How 5G is the Connected Car´s biggest enabler

SEIDOR Opentrends US
2 min readOct 6, 2020

The evolution of the connected car

The connected car has been a growing reality for decades. It was GM in partnership with Motorola that introduced the OnStar service back in 1996. Using its own embedded chipset and antenna, the platform gave GM an early start. With the advent of 3G came a broader market adoption of the connected car. Today vehicles leverage our smartphones’ powerful connectivity and software platforms to provide us with services through Apple CarPlay or Android Auto.
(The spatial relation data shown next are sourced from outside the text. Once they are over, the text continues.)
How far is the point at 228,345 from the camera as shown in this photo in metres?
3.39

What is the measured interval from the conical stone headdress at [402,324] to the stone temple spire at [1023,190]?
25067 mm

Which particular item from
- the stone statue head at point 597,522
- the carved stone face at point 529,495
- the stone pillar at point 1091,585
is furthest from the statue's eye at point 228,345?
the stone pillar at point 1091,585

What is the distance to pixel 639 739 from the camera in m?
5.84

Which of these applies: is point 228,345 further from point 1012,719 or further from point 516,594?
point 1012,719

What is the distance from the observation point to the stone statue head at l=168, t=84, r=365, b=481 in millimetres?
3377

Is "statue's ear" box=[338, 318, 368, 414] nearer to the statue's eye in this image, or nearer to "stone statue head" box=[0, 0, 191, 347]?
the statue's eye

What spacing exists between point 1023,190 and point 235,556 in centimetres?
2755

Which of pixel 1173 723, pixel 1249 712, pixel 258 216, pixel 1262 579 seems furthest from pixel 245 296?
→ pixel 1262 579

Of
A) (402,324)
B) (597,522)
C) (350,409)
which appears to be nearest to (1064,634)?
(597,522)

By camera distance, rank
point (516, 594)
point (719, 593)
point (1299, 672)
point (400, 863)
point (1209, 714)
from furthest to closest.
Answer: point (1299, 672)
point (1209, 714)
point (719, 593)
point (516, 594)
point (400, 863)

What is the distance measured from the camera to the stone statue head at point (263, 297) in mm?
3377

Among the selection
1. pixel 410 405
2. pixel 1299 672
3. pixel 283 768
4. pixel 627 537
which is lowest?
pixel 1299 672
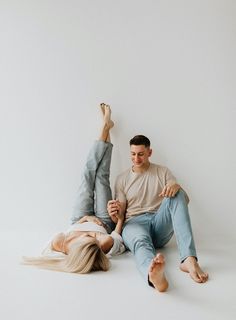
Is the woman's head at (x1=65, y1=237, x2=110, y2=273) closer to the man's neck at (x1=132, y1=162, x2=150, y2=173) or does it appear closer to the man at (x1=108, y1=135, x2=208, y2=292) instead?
the man at (x1=108, y1=135, x2=208, y2=292)

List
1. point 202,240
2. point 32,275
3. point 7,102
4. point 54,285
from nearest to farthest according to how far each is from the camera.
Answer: point 54,285
point 32,275
point 202,240
point 7,102

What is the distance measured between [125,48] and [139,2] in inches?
14.3

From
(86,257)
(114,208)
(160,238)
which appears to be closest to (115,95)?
Result: (114,208)

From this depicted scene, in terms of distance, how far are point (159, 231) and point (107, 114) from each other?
0.98m

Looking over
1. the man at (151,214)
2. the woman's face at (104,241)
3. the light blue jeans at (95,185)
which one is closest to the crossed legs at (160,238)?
the man at (151,214)

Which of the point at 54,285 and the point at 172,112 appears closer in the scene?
the point at 54,285

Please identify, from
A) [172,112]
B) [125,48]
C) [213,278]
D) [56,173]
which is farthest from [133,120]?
[213,278]

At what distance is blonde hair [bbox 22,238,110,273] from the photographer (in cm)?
200

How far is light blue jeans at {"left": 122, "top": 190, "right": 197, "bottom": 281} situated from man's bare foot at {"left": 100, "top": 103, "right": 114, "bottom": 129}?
0.75 m

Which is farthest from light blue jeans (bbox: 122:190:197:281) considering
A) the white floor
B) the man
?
the white floor

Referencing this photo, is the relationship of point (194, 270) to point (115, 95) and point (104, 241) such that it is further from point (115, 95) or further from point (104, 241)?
point (115, 95)

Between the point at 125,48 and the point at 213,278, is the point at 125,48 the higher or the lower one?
the higher one

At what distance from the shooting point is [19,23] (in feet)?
9.82

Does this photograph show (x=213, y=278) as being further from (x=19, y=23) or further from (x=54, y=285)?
(x=19, y=23)
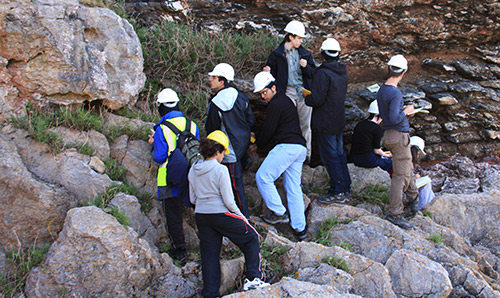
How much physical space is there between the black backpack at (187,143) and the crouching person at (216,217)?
0.72m

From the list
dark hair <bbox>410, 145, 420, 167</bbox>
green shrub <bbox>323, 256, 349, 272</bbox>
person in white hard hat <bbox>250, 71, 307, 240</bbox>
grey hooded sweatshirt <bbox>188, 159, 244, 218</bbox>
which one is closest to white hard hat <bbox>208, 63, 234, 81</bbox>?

Currently, vehicles have 2 main modes of connectivity:

  • Telematics: relating to operational vehicle data such as location, speed, status, diagnostics, etc. It’s used widely for maintenance, fleet management, innovation and in some cases to alert first responders immediately after an accident (e.g. OnStar).
  • Infotainment: pertaining to user-centered services such as navigation, audio, calls, voice-to-text, Alexa, remote controls for engine-start or climate control, etc.

While cars remain some of the most important machines our societies depend on, they aren’t smart devices. They’re complex mechanical gadgets with components of smart devices. The current challenge is making the car connected as a true, fully integrated smart device.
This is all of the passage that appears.